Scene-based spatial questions
▬▬▬▬▬▬▬▬▬▬
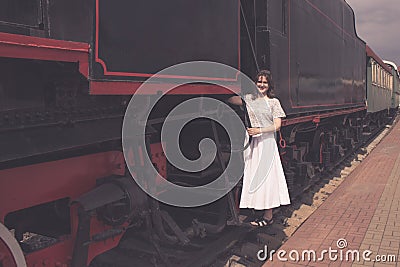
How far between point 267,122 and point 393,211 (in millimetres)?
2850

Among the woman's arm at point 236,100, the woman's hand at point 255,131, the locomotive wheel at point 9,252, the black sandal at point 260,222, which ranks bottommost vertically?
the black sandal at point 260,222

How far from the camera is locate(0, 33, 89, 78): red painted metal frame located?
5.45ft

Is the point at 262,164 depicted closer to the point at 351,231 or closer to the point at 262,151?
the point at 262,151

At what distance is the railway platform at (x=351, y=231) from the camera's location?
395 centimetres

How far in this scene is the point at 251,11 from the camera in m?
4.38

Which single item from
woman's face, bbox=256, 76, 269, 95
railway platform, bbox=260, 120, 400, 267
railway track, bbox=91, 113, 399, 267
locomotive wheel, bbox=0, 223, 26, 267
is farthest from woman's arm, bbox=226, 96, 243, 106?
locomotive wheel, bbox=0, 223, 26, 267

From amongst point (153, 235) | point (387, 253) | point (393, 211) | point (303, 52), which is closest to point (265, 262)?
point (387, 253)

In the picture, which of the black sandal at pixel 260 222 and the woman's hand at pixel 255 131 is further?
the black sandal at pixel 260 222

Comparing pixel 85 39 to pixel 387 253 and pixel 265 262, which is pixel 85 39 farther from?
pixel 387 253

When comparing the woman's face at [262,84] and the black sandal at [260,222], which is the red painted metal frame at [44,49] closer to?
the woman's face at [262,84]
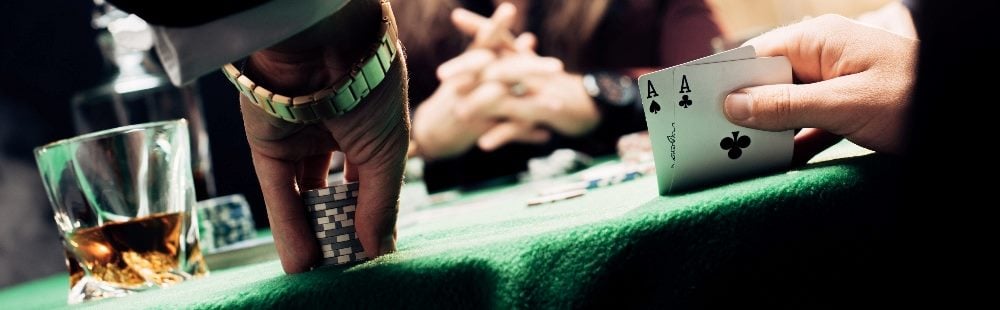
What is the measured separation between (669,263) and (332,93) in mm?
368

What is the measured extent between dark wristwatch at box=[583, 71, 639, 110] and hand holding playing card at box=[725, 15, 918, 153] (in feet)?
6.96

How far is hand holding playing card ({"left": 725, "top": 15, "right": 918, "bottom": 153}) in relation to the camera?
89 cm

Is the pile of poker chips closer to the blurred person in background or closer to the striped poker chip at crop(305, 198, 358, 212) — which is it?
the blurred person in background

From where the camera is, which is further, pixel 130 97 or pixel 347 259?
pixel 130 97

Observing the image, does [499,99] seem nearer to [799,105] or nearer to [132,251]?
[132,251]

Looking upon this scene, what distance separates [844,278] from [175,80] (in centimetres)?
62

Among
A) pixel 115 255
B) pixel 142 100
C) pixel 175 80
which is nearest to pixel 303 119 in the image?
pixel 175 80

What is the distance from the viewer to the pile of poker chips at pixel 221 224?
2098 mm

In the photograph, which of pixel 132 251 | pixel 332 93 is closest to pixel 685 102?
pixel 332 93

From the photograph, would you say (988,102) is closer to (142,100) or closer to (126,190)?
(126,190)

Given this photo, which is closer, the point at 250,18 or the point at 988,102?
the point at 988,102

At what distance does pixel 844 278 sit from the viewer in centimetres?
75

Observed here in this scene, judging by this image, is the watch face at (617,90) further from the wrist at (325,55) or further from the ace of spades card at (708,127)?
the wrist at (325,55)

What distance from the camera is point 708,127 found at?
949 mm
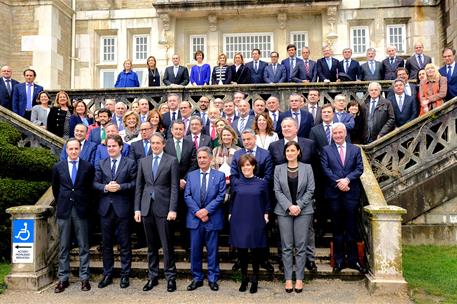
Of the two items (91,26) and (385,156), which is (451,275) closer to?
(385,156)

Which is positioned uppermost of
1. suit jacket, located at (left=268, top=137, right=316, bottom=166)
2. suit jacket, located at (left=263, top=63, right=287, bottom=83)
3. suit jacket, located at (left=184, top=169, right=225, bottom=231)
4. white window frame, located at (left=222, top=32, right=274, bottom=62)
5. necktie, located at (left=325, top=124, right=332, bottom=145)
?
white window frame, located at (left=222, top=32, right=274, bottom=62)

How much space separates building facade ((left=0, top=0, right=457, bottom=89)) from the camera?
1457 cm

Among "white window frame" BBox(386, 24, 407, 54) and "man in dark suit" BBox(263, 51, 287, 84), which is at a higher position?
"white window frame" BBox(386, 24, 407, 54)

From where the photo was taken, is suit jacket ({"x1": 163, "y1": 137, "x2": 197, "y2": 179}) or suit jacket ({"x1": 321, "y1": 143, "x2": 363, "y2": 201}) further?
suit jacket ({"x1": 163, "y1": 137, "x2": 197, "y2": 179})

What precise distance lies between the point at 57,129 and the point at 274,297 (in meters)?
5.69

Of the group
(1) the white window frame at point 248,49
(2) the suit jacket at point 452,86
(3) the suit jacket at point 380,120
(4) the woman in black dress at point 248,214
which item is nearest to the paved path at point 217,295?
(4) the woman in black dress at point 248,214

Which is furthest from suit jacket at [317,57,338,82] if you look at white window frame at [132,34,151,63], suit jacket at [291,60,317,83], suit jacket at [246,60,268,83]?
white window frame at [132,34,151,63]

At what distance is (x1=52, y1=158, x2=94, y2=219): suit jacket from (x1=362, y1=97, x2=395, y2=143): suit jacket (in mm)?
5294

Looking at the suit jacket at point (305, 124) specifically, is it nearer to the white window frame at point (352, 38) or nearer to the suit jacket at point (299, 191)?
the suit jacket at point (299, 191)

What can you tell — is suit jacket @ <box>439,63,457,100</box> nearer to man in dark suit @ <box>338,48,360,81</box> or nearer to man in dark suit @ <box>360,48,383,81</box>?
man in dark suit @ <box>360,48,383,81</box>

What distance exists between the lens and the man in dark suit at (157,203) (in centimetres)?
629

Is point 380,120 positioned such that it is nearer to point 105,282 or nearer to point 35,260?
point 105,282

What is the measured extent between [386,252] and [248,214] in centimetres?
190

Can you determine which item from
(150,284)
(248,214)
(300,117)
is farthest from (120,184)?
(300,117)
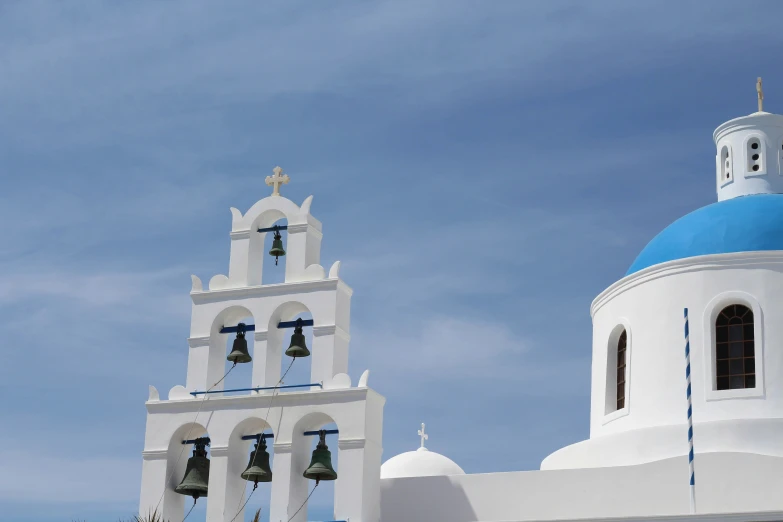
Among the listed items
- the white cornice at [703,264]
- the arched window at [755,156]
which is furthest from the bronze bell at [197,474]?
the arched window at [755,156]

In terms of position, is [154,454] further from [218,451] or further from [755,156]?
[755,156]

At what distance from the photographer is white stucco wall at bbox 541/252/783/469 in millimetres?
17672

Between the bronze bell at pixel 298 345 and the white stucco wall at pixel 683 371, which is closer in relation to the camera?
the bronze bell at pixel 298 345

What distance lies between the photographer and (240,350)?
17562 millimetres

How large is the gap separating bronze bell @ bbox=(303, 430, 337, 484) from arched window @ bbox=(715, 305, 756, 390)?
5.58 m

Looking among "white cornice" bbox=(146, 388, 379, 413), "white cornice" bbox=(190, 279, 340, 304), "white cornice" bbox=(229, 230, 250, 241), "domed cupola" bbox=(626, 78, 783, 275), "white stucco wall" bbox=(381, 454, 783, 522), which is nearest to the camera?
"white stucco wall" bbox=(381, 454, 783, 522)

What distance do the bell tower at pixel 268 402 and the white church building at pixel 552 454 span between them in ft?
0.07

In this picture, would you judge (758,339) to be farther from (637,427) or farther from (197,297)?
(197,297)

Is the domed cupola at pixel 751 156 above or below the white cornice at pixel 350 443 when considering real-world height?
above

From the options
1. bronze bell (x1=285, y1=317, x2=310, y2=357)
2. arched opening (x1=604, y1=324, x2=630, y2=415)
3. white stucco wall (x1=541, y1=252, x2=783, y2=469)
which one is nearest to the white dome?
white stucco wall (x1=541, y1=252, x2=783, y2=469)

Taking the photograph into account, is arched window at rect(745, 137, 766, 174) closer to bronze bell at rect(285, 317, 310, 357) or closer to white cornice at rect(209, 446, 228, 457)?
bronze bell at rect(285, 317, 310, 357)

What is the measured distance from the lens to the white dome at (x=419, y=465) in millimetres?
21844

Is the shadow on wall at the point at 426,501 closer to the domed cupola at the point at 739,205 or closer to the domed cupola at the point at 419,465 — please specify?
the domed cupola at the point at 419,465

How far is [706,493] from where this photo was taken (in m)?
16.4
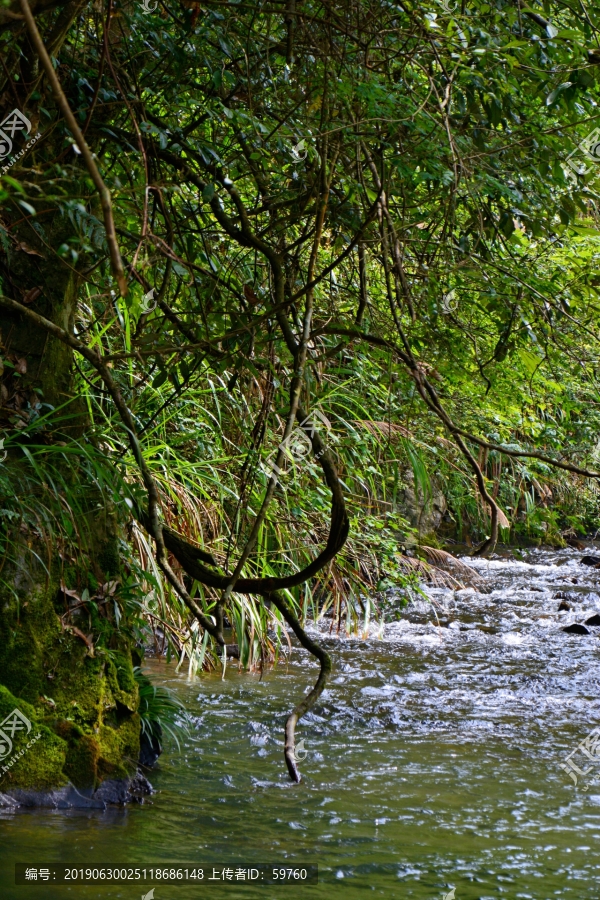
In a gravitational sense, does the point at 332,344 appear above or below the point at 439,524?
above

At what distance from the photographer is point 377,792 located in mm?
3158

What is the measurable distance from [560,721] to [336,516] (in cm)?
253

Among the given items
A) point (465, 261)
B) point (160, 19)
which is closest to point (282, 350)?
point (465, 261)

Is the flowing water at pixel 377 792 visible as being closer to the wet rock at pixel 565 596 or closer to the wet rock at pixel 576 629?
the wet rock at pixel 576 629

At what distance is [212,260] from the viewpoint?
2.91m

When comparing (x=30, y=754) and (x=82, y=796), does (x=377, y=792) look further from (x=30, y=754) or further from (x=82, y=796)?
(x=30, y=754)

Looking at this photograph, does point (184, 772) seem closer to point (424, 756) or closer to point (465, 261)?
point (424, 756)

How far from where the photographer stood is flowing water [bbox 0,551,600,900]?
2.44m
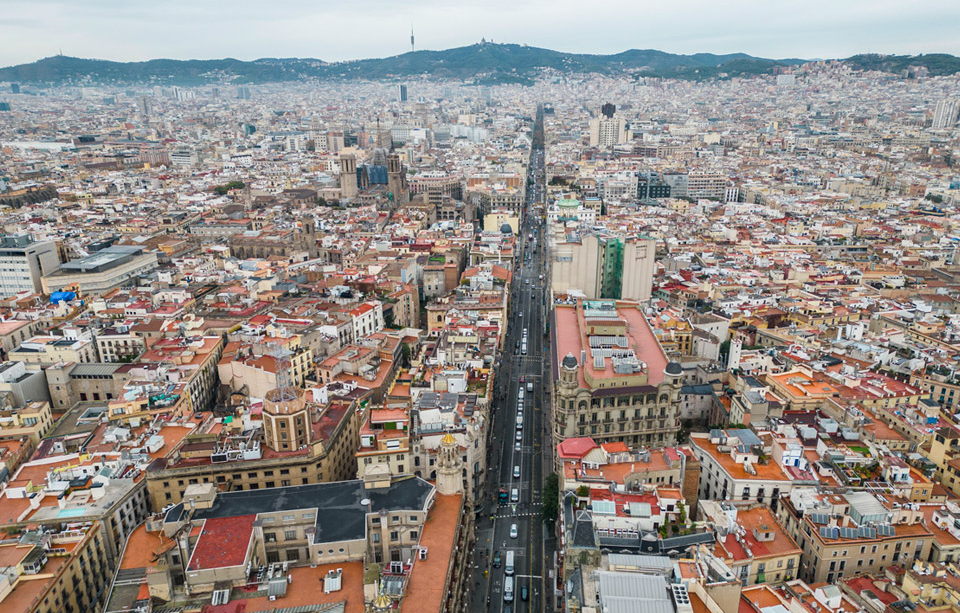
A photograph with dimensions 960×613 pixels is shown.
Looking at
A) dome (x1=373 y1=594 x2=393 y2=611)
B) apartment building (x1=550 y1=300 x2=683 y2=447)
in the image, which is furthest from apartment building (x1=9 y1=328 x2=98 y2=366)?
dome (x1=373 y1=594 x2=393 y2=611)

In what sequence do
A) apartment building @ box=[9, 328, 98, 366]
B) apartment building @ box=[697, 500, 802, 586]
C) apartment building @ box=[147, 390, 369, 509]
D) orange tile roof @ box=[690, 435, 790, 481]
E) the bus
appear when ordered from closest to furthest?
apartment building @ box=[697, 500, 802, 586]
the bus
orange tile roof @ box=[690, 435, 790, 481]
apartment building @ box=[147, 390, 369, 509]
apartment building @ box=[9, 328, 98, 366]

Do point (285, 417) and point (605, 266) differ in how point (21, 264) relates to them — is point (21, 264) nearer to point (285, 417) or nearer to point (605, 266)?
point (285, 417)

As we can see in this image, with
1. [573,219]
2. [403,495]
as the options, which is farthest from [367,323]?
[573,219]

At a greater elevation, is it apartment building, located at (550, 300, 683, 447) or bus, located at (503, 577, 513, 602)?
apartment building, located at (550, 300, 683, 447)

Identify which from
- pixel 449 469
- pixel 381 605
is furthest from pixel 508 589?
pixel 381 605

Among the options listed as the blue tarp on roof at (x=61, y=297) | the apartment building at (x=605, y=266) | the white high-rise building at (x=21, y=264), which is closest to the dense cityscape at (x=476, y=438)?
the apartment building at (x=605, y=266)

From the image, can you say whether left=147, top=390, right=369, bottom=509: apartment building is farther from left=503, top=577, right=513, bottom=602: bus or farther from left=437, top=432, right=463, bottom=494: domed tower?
▬▬▬▬▬▬▬▬▬▬
Look above for the line containing "In what sequence do", then transcribe it and all lines after it through the last, exactly and with nothing else.

In what sequence do
A) apartment building @ box=[9, 328, 98, 366]
B) apartment building @ box=[697, 500, 802, 586]
C) apartment building @ box=[147, 390, 369, 509]
D) orange tile roof @ box=[690, 435, 790, 481]
E) the bus
appear when ordered from closest to furthest?
apartment building @ box=[697, 500, 802, 586]
the bus
orange tile roof @ box=[690, 435, 790, 481]
apartment building @ box=[147, 390, 369, 509]
apartment building @ box=[9, 328, 98, 366]

Do point (285, 417) and point (605, 266) differ in how point (21, 264) relates to them — is point (21, 264) nearer to point (285, 417) or nearer to point (605, 266)?
point (285, 417)

As we can see in this image, with
1. [573,219]
2. [403,495]
as the options, which is farthest from [367,323]?
[573,219]

At a greater elevation, is it apartment building, located at (550, 300, 683, 447) or bus, located at (503, 577, 513, 602)?
apartment building, located at (550, 300, 683, 447)

Identify which from
- pixel 449 469
- pixel 381 605
is furthest from pixel 508 589?
pixel 381 605

Among the options listed as the blue tarp on roof at (x=61, y=297) | the apartment building at (x=605, y=266) | the white high-rise building at (x=21, y=264), which is closest to the dense cityscape at (x=476, y=438)?
the apartment building at (x=605, y=266)

From the image, can you say whether left=147, top=390, right=369, bottom=509: apartment building is farther from left=503, top=577, right=513, bottom=602: bus or farther from left=437, top=432, right=463, bottom=494: domed tower?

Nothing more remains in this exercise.